Como nem tudo é medicina, a diamba pode ser consumida na esfera do divertimento, e os coffe shops no molde holandês são uma ótima pedida; se devidamente fiscalizados, gerenciados e tributados, são a galinha dos ovos de ouro. Já os clubes e associações, modelo que acaba de sair vitorioso de um processo judicial em Florianópolis, abre jurisprudência para que outras iniciativas semelhantes se proliferem. O objetivo é congregar pesquisa, difusão e redução de danos. A pesquisa se concentra no levantamento de dados sobre todos os fatores que atravessam a cultura cannábica, seja seu uso recreativo, sua ação psicoativa, a potencialidade do uso industrial ou a violência inerente à manutenção do modelo proibicionista, etc. Devidamente levantados, os dados serão divulgados e discutidos em seminários, procurando informar estratégias visam atingir o terceiro objetivo: a redução de danos.

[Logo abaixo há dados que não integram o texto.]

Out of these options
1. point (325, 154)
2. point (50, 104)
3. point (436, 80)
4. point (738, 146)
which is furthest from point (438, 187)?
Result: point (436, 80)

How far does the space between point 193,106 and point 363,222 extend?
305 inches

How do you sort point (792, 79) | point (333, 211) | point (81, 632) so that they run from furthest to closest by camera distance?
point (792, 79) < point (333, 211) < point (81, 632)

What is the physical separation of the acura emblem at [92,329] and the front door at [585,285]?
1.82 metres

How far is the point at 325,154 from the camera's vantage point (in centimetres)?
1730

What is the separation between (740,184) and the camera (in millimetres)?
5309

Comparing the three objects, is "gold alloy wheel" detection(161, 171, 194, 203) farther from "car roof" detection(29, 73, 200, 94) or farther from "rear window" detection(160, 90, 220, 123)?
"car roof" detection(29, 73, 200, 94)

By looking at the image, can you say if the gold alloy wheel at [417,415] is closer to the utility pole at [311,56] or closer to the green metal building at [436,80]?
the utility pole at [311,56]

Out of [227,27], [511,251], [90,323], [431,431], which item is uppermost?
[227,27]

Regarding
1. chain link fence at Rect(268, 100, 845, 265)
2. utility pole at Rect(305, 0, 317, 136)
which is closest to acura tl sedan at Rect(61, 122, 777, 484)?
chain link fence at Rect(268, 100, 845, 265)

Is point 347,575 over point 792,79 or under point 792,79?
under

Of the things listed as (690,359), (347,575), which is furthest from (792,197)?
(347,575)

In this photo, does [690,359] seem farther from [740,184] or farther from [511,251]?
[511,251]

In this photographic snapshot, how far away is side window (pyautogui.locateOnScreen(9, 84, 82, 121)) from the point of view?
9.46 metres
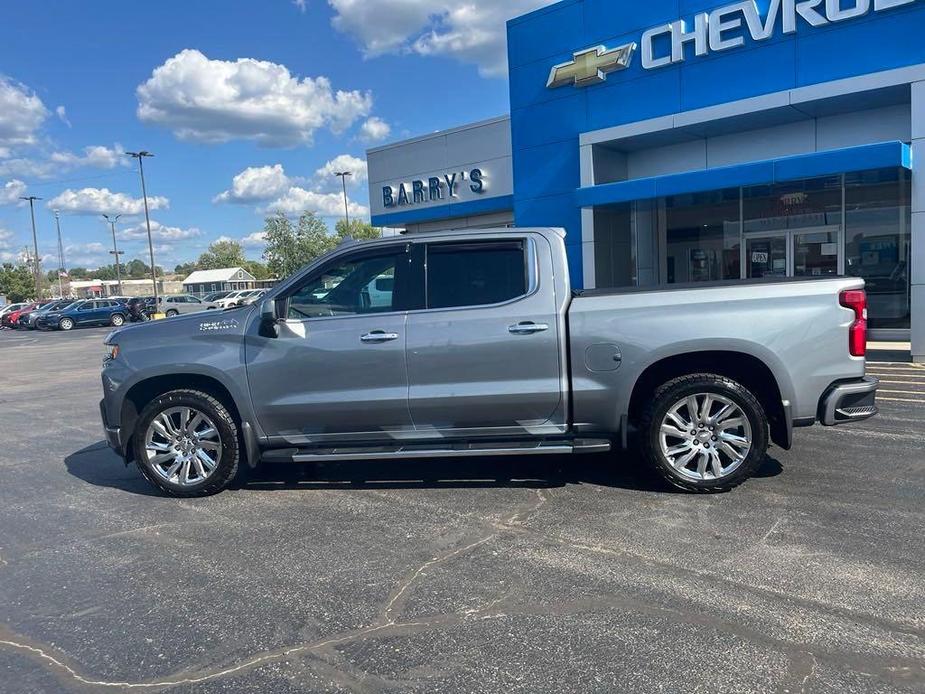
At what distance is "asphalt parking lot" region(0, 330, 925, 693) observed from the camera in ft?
10.3

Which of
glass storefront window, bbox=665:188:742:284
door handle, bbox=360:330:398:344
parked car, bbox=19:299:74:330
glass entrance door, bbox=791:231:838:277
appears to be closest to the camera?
door handle, bbox=360:330:398:344

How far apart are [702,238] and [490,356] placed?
501 inches

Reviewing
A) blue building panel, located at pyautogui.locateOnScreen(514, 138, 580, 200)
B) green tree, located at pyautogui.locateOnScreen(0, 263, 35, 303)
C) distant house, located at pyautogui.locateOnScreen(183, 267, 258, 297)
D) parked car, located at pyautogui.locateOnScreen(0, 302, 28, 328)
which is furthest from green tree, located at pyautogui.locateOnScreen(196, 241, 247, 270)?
blue building panel, located at pyautogui.locateOnScreen(514, 138, 580, 200)

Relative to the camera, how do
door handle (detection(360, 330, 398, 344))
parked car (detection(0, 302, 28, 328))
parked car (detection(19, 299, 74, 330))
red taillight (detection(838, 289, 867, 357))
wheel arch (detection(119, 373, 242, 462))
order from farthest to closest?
parked car (detection(0, 302, 28, 328)) → parked car (detection(19, 299, 74, 330)) → wheel arch (detection(119, 373, 242, 462)) → door handle (detection(360, 330, 398, 344)) → red taillight (detection(838, 289, 867, 357))

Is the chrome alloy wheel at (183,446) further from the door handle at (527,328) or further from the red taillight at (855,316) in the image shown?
the red taillight at (855,316)

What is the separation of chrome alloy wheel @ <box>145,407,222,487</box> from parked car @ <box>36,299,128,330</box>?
122 ft

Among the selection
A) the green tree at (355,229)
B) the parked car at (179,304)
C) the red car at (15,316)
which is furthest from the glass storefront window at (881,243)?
the green tree at (355,229)

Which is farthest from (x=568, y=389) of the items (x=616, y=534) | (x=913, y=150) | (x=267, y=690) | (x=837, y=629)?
(x=913, y=150)

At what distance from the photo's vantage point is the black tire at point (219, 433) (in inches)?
216

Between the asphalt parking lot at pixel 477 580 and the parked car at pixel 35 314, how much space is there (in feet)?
127

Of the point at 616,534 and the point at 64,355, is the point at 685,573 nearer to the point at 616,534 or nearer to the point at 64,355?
the point at 616,534

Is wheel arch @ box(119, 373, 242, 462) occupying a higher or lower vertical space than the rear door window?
lower

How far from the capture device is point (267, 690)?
3.04 meters

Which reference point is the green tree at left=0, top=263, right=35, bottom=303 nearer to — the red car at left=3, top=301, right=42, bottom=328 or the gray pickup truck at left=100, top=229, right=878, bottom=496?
the red car at left=3, top=301, right=42, bottom=328
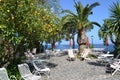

Como essa legislação não avança, o primeiro passo é construir uma forte assessoria jurídica, para defender alguns ativistas dentro da legislação que vigora atualmente, no que concerne a equiparação do porte ao cultivo para consumo próprio, comumente ignorado em escusos inquéritos policiais. Dentro da ciência de que o usuário tem mais a temer a farda que os comerciantes ilegais de cannabis, o cultivo caseiro não transcende o universo privado, resultando em segurança para o jardineiro. Um segundo passo, com a abertura legislativa ou política – a que vier primeiro – jardins urbanos ou redes de cultivo podem abastecer seus associados, ao passo que recolhem dados sobre a saúde do usuário, a freqüência do uso, os impactos sociais, diagnosticando os prós e os contras desta substância banida a priori, mas que continua a ser largamente usada pela humanidade. Em São Paulo, ao que parece, uma Associação Cultural Cannabica esta em fase embrionária, tomando forma lentamente, se preparando para germinar e crescer forte.

O movimento em direção ao modelo de sociedade aqui pensado é pra ontem, e os trabalhos tem que sair do plano das idéias. Aqueles que estão dedicando suas energias a essa causa não esperam muito de seus governantes, que parecem se aproximar dos movimentos da cannabis apenas com fins eleitoreiros.

Agora, pensando bem, o que será dos atuais comerciantes de maconha, que não param de ser encarcerados porque simplesmente atendem uma demanda social. Parece-me que apenas a criação de uma nova forma de organização do setor deve dialogar com o modelo de produção e distribuição vigente. Atualmente, o Supremo Tribunal Federal entendeu que o cidadão preso traficando pequenas quantidades de drogas, se não possuir antecedentes criminais, poderá pagar pena alternativa, mas os juízes, orgulhosos de seu manto e do alto de sua cadeira, continuam a ignorar o precedente aberto pela estância máxima da justiça brasileira. A ilegalidade do mercado de cannabis é uma das responsáveis pelas mortes na periferia. É necessário abrir espaço para que os atuais empresários legalizem seus negócios, regularizando seus trabalhadores e desmilitarizando suas atividades; o mais provável é que diversifiquem ainda mais seu ramo de atuação no mercado ilegal quando não puderem concorrer com o mercado legal de maconha.

Ao invés de alçar vôos mais altos, o projeto mais radical de nossa política é inspirado no modelo português, fixando limites específicos de posse. Essa proposta poderia se adequar mais ao momento em que o Planet Hemp estourou nas paradas, e não agora, 20 anos mais tarde. A aprovação desse modelo é condenar à esterilidade todo um setor com grande potencial econômico, é atrasar ainda mais o Brasil em relação aos outros países, é fortalecer o crime organizado e prosseguir com a fracassada guerra às drogas.